◆ EXCERPTED TEXT:
- - -

Working Draft Proposal (2) for Encoding Emoji Symbols

L2/08-081
Date: 2008-01-28
Updated version of L2/07-257
Authors: Kat Momoi, Mark Davis, Markus Scherer

This is a working draft proposal for the Symbols Subcommittee and UTC. It is an update to L2/07-257.

In UTC meeting 112 we introduced a proposal (L2/07-257) for the encoding of Emoji symbols in The Unicode Standard. That proposal was discussed during the meeting, and the feedback was taken into account when developing this revised version. The ARIB symbols proposed in document L2/07-391 have been taken into account.


The proposal consists of two documents:
  1. This summary document.
  2. A draft table of proposed characters for encoding.

The proposal does not yet contain proposed code points. They could all go into a block in the supplementary planes, or some of them could be added to existing blocks of similar symbols in the BMP. We have no particular requirements for the positioning or ordering of these characters, although we have tried to group the characters in a reasonable fashion.

The proposed repertoire for encoding includes all of the symbols in the table, with the following exceptions. These exceptions are listed in the table for comparison only.

We are following the same basic principles as the UTC used when assessing the Japanese TV Symbols proposal. (See page 2 of L2/07-391.)

Background

This submission covers the Emoji symbols that are in widespread use by DoCoMo, KDDI and Softbank for their mobile phone networks, plus nine symbols defined by Google. These symbols are encoded in carrier-specific versions of Shift-JIS (as User-Defined Characters), and, in the case of KDDI, in a carrier-specific version of ISO-2022-JP. There are mapping tables in use in the industry between these character sets, with both roundtrip and fallback mappings. These symbols are also supported in web mail services by Yahoo! Mail and Google Mail. (Yahoo! Mail currently supports a subset.)

We took into consideration the following factors in coming up with this revised proposal:

  1. Source separation rule: If a single carrier separates two characters (anywhere in the character set, so including standard JIS codes), then we mapped them to two separate Unicode characters. (This is a hard and fast rule.)
  2. Reuse: We mapped to existing Unicode symbols where appropriate.
  3. Separating generic symbols: If Unicode had a set of related symbols, but no one character in the set was as generic as in the Emoji symbol sets, then we encoded a new character. For example, the Emoji sets do not distinguish between waxing and waning crescent moons.
  4. Colors and Animation: We encoded symbols as characters, abstracting away from colors and animation. We only distinguished by nominal color or animation for the source separation rule. (See naming below.)
  5. Existing cross-mapping tables: We followed the tables mentioned above as much as possible, but we tentatively disunified in some cases where the visual images were very different and not semantically associated. For example:
    1. We disunified the 'M' symbol for Metro from the Metro train image. The 'M' symbol would have translation problems. (This is similar to the problems with the international currency symbol and the proposal for a "generic decimal separator".)

- - -

◆ PROVIDED MATERIAL:
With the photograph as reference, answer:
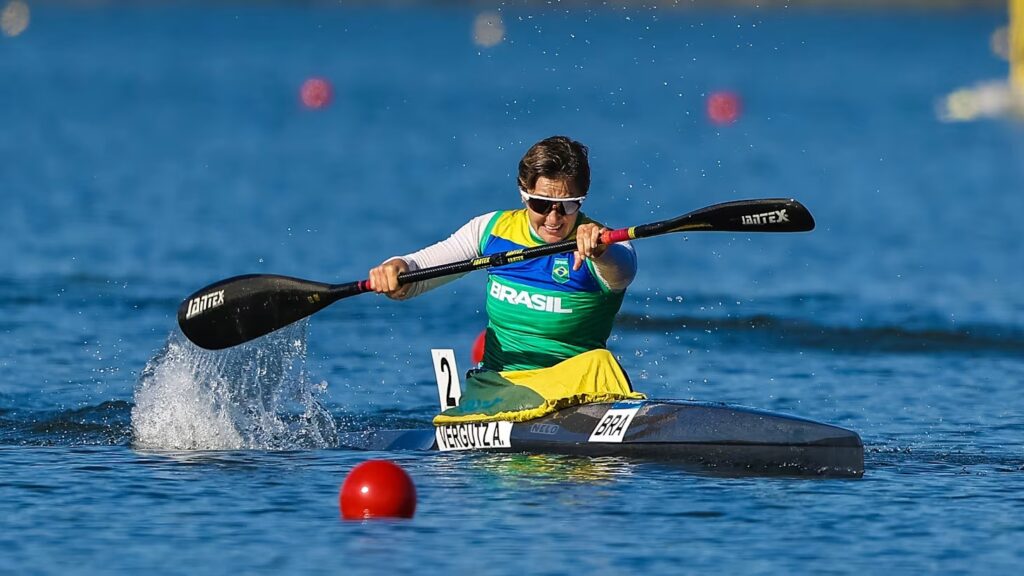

- - -

◆ REQUIRED ACTIONS:
(a) Edit the emoji encoding proposal by restating the part that opens with the words containing "We took into" and closes with "waning crescent moons.", with "updated proposal" substituted for "revised proposal".
(b) Recast the paragraph of the emoji encoding proposal beginning "This submission covers the Emoji symbols" as a bulleted list that keeps its main facts.
(c) Extend the emoji encoding proposal, picking up after its final sentence.

◆ SET OF ANSWERS:
(a)
We took into consideration the following factors in coming up with this updated proposal:

  1. Source separation rule: If a single carrier separates two characters (anywhere in the character set, so including standard JIS codes), then we mapped them to two separate Unicode characters. (This is a hard and fast rule.)
  2. Reuse: We mapped to existing Unicode symbols where appropriate.
  3. Separating generic symbols: If Unicode had a set of related symbols, but no one character in the set was as generic as in the Emoji symbol sets, then we encoded a new character. For example, the Emoji sets do not distinguish between waxing and waning crescent moons.

(b)
- The submission covers the Emoji symbols widely used by DoCoMo, KDDI and Softbank on their mobile phone networks, plus nine symbols defined by Google.
- The symbols are encoded as User-Defined Characters in carrier-specific versions of Shift-JIS.
- KDDI also encodes them in a carrier-specific version of ISO-2022-JP.
- The industry uses mapping tables between these character sets, with both roundtrip and fallback mappings.
- Yahoo! Mail and Google Mail support the symbols in their web mail services, though Yahoo! Mail currently supports only a subset.

(c)
    2. On the other hand, we unified the sets of Zodiac symbols, even though the images shown by carriers vary widely. This is because they clearly belong to a cohesive set which corresponds across carriers.
  6. Least-marked common symbol: For a set of symbols which each could map to an existing Unicode code point, we chose the symbol that was shared among the most carriers (according to the cross-mapping tables) and had the least-marked form.

Note: We tried to avoid disunification in Unicode where there are roundtrip mappings between carriers. However, where necessary, the disunification can be done. As the following diagram illustrates, roundtrip mappings between carrier Shift-JIS character sets can be maintained, by having the mapping tables between Unicode and each carrier's Shift-JIS version use appropriate fallback mappings.

KDDI

Unicode

Softbank
x

X

y
x

Y

y
x

y

Chart Legend

Columns:
  1. Representation
    1. Representative symbols. Note: These are colored and sometimes animated, but would be black and white in the code charts.
    2. Unicode code points where we propose unification with existing Unicode characters. The proposed repertoire for encoding excludes characters that can be unified.
    3. ARIB number from Japanese TV Symbols (L2/07-391). The proposed repertoire for encoding excludes characters that are proposed for encoding as part of the Japanese TV Symbols. (See Action Item [113-A12])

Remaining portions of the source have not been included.